I'm spending 50 days ranking the top 50 players of the Bill Belichick Era, from No. 50 down to No. 1. (Click here for a criteria on how I made my selections.)
Enjoy.
Today we reach . . . .
NUMBER 11: RODNEY HARRISON
Years With Patriots: 2003-2008
Games: 63
Playoff Games: 9
Honors: Super Bowl Champion (2003, 2004), All-Pro (First team, 2003; Second team, 2004)
The 2001 Patriots won a Super Bowl as a pack of gritty overachievers. They weren’t ready for what awaited in 2002 and they weren’t good enough to withstand every team’s best shot.
In 2003, they imported Rodney Harrison from San Diego.
The strong safety spent nine years playing with a ferocity that was right at the edge of propriety . . . and sometimes past it. When he got to New England, he was hungry in a way they 2001 Patriots may have been. He felt disrespected by the Chargers. He felt like he had something to prove. On the second day of training camp, he demolished Troy Brown and poked him in the eye. Brown whipped the football at him. A couple of days later, he hammered Brown again, then went head-high on Kevin Faulk.
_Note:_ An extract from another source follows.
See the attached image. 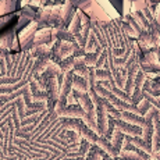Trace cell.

He and Matt Light grabbed facemasks after that and tussled and Tedy Bruschi came off the top rope to enter the fray. Everyone’s focus -- and intensity –-- had gotten a turbo shot courtesy of Harrison.
I’m not sure what direction the Patriots franchise would have taken if it hadn’t added Harrison. But Bill Belichick gave an indication. After the AFC Championship Game takedown of Indianapolis -- just before the Pats won the Super Bowl by beating the Panthers, a game in which Harrison broke his forearm in the fourth quarter (and played another play, making a tackle after breaking it) -- Belichick embraced the veteran safety and said to him: “I sure am glad we got you.”
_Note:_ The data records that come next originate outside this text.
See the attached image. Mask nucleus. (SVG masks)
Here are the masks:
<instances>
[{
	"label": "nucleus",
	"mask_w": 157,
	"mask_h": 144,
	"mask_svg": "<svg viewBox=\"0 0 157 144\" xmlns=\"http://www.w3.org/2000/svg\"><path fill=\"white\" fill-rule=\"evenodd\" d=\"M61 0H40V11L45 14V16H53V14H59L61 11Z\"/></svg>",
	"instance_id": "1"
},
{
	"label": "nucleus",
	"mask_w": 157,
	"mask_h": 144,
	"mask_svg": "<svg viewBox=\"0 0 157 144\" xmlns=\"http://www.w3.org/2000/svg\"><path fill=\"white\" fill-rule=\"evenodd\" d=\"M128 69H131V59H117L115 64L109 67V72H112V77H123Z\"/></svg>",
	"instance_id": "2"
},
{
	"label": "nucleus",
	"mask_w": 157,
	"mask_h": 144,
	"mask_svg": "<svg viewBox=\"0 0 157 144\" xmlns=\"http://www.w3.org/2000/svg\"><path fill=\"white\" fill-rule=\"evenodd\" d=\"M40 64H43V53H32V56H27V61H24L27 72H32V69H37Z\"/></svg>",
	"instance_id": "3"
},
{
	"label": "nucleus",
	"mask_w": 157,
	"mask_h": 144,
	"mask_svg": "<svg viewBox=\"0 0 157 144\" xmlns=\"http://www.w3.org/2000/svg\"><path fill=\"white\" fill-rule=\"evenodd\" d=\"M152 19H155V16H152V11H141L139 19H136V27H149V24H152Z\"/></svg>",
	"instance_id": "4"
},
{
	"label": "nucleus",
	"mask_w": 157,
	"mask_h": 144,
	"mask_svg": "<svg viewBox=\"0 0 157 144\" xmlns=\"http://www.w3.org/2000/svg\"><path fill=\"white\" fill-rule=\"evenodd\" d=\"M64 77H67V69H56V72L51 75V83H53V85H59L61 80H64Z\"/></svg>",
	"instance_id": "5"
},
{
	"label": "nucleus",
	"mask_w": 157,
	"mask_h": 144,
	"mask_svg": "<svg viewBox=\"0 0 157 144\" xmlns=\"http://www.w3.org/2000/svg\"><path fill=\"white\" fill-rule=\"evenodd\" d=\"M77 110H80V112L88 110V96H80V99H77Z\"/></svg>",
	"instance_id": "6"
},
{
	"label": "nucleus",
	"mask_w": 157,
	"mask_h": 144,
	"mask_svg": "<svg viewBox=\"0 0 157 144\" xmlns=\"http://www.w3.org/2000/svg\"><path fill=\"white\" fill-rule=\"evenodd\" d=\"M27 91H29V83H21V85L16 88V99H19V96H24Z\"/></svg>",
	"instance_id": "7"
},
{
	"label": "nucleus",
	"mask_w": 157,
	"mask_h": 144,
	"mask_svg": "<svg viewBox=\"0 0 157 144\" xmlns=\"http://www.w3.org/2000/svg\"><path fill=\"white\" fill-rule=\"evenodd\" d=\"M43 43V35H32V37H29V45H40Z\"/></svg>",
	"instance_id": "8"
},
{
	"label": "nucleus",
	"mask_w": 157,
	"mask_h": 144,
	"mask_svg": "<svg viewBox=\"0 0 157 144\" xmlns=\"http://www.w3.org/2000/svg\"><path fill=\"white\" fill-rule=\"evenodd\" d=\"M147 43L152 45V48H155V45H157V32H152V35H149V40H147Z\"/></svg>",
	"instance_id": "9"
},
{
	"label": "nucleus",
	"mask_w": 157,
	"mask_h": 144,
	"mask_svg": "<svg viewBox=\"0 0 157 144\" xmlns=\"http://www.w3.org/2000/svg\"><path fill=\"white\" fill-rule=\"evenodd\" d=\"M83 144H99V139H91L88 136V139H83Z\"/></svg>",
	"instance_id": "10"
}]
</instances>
Harrison played 16 games in each of his first two seasons in New England, then, due to injuries and age, was only able to play a total of 31 regular-season games over his final four. But his performances in those first two seasons were the catalysts for both titles. He had four interceptions in the 2004 postseason, including an 87-yard pick-six against the Steelers and a game-sealing pick in the Super Bowl against the Eagles. He had seven picks in his nine postseason games for the Patriots.
When Harrison announced his retirement in June of 2009, Belichick said, "In the biggest games, in any situation and on a weekly basis, his production was phenomenal. Rodney embodies all the attributes coaches seek and appreciate: toughness, competitiveness, leadership, selflessness, hard work, intensity, professionalism -- and coming from Rodney, they are contagious."